WORK TASK: From the records that follow, return exactly the lines beginning at the one that contains "[camera-trap image, curated labels]" and ending at the one that contains "common name: red deer", pictures left out.

RECORDS SUPPLIED:
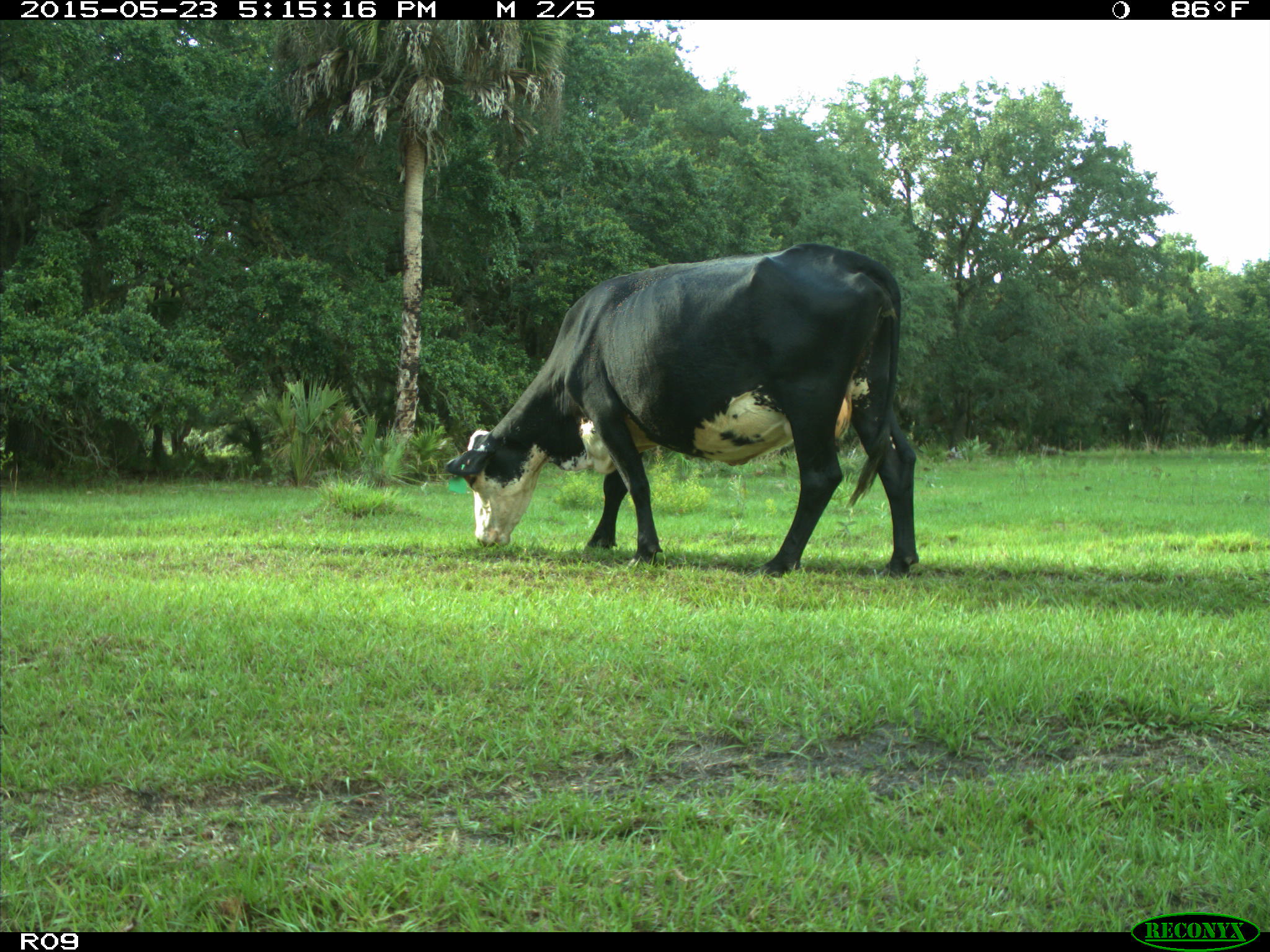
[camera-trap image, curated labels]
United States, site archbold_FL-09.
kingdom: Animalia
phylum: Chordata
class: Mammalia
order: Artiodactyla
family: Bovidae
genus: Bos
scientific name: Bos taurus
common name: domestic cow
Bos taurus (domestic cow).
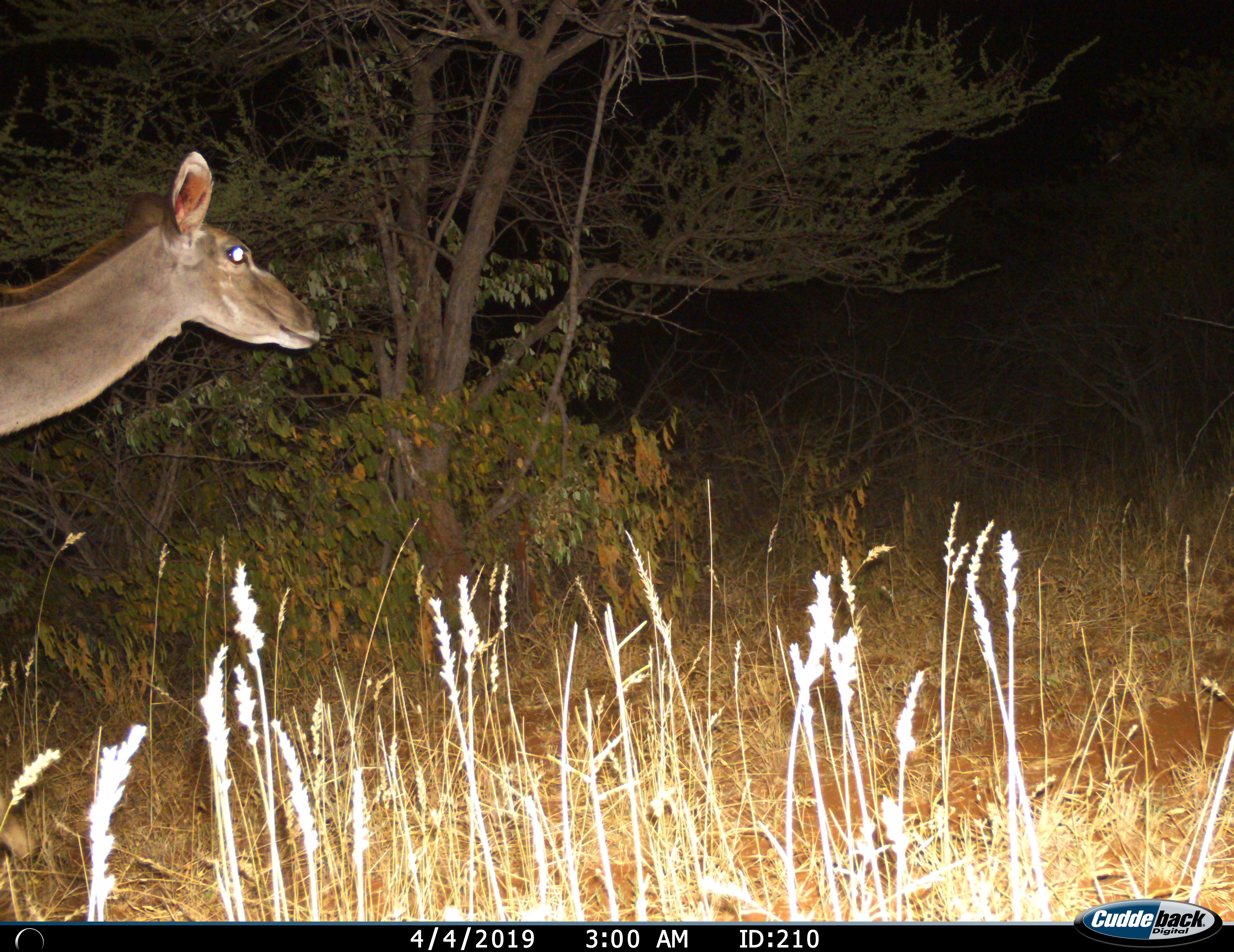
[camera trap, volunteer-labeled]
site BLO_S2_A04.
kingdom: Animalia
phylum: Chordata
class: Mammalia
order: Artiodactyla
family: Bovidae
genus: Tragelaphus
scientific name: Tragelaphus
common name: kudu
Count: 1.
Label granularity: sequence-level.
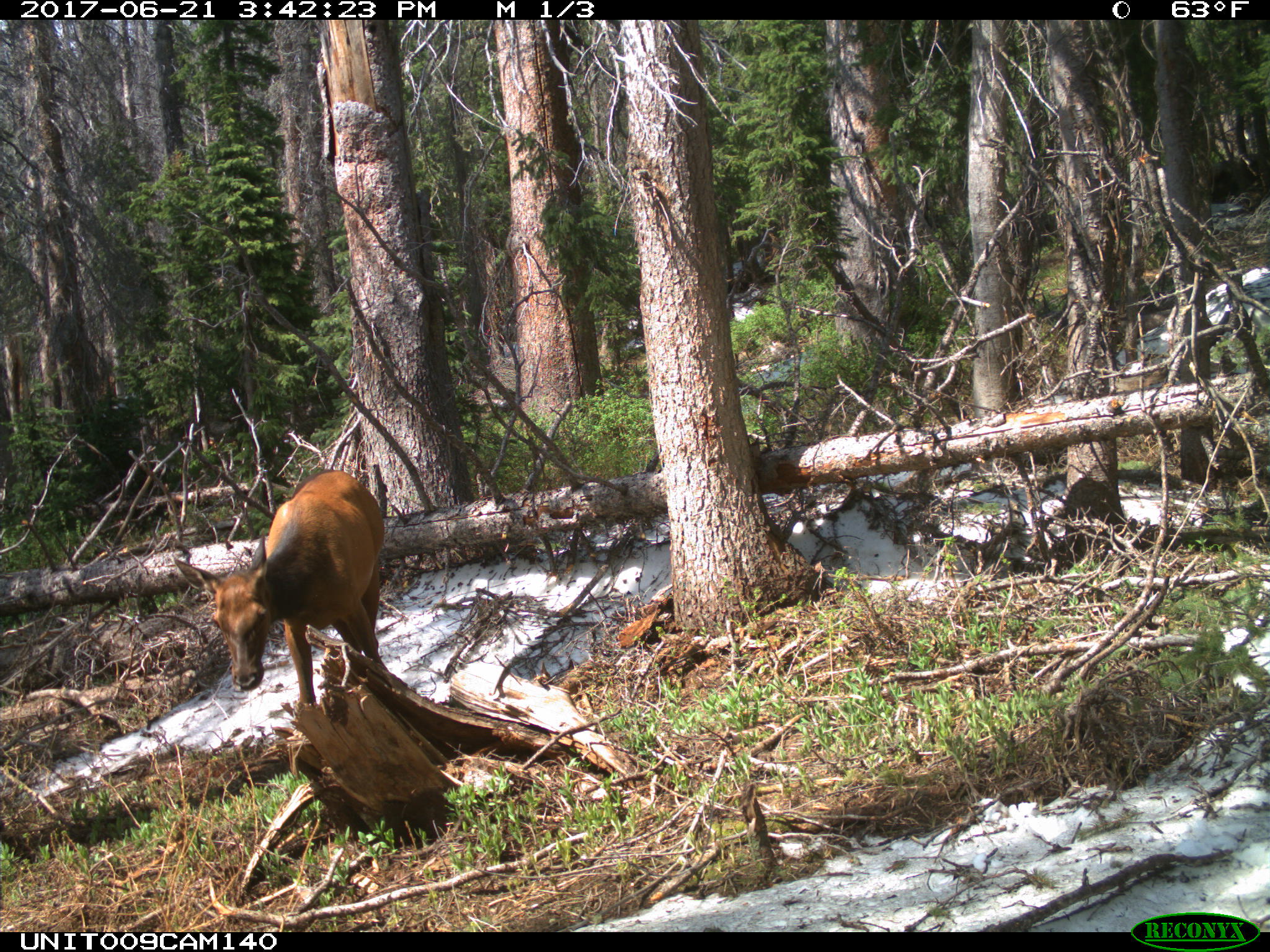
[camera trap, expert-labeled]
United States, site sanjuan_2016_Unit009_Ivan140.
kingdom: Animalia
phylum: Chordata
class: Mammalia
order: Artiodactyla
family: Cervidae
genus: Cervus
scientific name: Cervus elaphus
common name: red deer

---

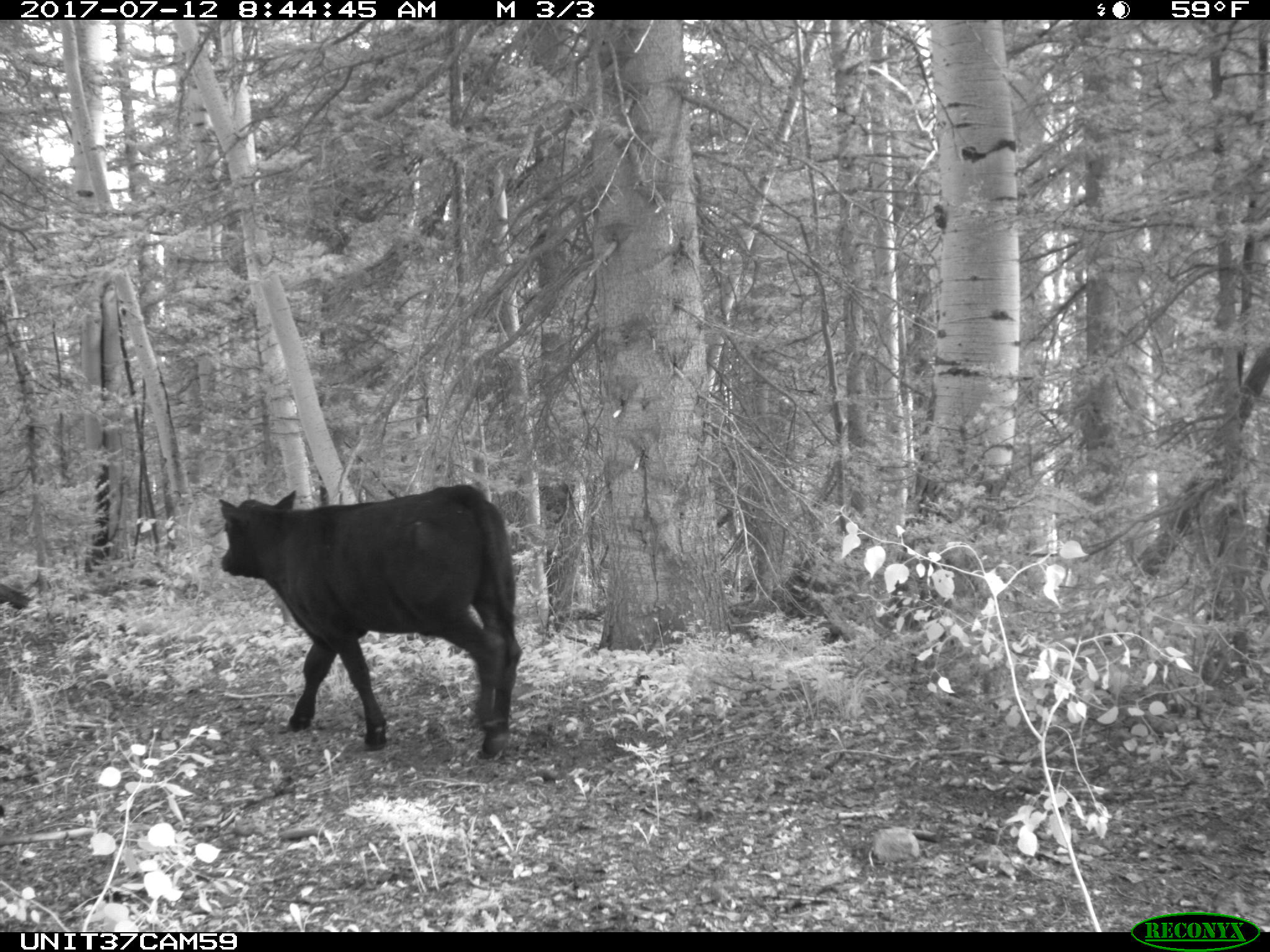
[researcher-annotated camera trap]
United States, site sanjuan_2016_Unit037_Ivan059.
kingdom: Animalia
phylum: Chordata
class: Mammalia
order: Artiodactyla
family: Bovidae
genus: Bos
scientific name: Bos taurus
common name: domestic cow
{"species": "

YOUR RESPONSE:
[camera-trap image, curated labels]
United States, site archbold_FL-09.
kingdom: Animalia
phylum: Chordata
class: Mammalia
order: Artiodactyla
family: Bovidae
genus: Bos
scientific name: Bos taurus
common name: domestic cow
Bos taurus (domestic cow).
[camera trap, volunteer-labeled]
site BLO_S2_A04.
kingdom: Animalia
phylum: Chordata
class: Mammalia
order: Artiodactyla
family: Bovidae
genus: Tragelaphus
scientific name: Tragelaphus
common name: kudu
Count: 1.
Label granularity: sequence-level.
[camera trap, expert-labeled]
United States, site sanjuan_2016_Unit009_Ivan140.
kingdom: Animalia
phylum: Chordata
class: Mammalia
order: Artiodactyla
family: Cervidae
genus: Cervus
scientific name: Cervus elaphus
common name: red deer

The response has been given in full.